EXERCISE PROMPT
Repeat each of the lines below word for word, keeping them in their original order.

★ ★ ★ ★ ★ ★ ★

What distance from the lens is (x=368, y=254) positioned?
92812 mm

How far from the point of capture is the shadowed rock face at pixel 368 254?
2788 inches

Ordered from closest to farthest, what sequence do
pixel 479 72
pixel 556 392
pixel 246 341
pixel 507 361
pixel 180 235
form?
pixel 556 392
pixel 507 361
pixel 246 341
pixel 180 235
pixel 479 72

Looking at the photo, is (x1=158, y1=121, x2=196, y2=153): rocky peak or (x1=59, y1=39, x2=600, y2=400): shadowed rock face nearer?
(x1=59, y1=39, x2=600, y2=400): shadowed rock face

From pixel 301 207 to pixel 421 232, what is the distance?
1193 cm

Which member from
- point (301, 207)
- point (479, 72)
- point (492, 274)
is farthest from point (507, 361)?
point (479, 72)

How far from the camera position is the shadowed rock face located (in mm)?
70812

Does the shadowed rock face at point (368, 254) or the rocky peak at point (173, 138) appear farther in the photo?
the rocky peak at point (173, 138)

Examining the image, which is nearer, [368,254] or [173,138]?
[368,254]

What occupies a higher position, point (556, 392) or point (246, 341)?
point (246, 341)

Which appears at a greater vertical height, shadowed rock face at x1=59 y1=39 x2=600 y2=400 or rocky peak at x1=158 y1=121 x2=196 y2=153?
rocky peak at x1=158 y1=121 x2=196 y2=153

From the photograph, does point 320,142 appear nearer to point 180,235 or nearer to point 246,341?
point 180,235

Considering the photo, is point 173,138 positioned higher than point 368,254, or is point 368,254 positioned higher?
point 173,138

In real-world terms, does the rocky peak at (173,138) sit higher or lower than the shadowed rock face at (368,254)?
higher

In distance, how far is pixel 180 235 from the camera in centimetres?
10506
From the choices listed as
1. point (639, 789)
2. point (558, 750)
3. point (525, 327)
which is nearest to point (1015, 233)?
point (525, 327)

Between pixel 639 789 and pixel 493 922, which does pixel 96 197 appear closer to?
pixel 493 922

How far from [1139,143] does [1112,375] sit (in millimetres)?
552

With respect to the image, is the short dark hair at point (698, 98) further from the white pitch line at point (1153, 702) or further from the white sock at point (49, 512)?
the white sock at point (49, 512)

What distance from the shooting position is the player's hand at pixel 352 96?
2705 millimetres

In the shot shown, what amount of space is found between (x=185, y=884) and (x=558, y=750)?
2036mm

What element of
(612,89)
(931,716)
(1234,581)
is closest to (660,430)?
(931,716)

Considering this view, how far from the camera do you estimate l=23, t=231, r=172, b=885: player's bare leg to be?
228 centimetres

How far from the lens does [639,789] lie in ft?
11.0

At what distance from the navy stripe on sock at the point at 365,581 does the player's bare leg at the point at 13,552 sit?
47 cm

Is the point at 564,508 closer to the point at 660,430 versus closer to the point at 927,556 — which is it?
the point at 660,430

★ ★ ★ ★ ★ ★ ★

RESULT OF THE TASK
What distance from the lens is (x=368, y=254) positioned?
92812 mm

How far from the point of capture is the shadowed rock face at pixel 368 254?
2788 inches

Ordered from closest to farthest, what sequence do
pixel 479 72
pixel 556 392
pixel 246 341
pixel 507 361
pixel 180 235
form?
pixel 556 392
pixel 507 361
pixel 246 341
pixel 180 235
pixel 479 72

Looking at the photo, is (x1=158, y1=121, x2=196, y2=153): rocky peak or (x1=59, y1=39, x2=600, y2=400): shadowed rock face nearer?
(x1=59, y1=39, x2=600, y2=400): shadowed rock face

From pixel 301 207 to pixel 421 232, what is the distance?
1193 cm

Which member from
- point (301, 207)
- point (479, 72)
- point (492, 274)
is farthest from point (507, 361)?
point (479, 72)

How far from the camera position is the shadowed rock face located (in mm)?
70812

Does the shadowed rock face at point (368, 254) or the rocky peak at point (173, 138) appear farther in the photo?
the rocky peak at point (173, 138)

Examining the image, which is nearer, [368,254] or [173,138]?
[368,254]

What occupies a higher position, point (556, 392) or point (246, 341)?
point (246, 341)

Which appears at a greater vertical height, shadowed rock face at x1=59 y1=39 x2=600 y2=400 or rocky peak at x1=158 y1=121 x2=196 y2=153?
rocky peak at x1=158 y1=121 x2=196 y2=153

From the photograph, does point 320,142 appear nearer to point 180,235 or nearer to point 246,341?
point 180,235

Considering the photo, is point 173,138 positioned higher than point 368,254, or is point 368,254 positioned higher?
point 173,138

In real-world terms, does the rocky peak at (173,138) sit higher or lower than the shadowed rock face at (368,254)?
higher

In distance, how far is pixel 180 235 from the camera in centimetres?
10506
From the choices listed as
1. point (639, 789)
2. point (558, 750)
3. point (525, 327)
which is nearest to point (1015, 233)?
point (525, 327)

Between pixel 639 789 and pixel 493 922, which does pixel 96 197 appear closer to?
pixel 493 922

How far from [1139,143] does [1112,375] sit (in millimetres)?
552

With respect to the image, is the short dark hair at point (698, 98) further from the white pitch line at point (1153, 702) or further from the white sock at point (49, 512)?
the white sock at point (49, 512)

What distance from the shooting position is the player's hand at pixel 352 96?
2705 millimetres

In the shot shown, what amount of space is found between (x=185, y=884) and (x=558, y=750)?
2036mm

What element of
(612,89)
(931,716)
(1234,581)
is closest to (660,430)?
(931,716)

Considering this view, how far from the camera do you estimate l=23, t=231, r=172, b=885: player's bare leg to be?
228 centimetres

How far from the lens does [639,789] lie in ft?
11.0

At what distance from the navy stripe on sock at the point at 365,581 does the player's bare leg at the point at 13,552 sit?
47 cm

Is the point at 564,508 closer to the point at 660,430 versus closer to the point at 927,556 — which is it?
the point at 660,430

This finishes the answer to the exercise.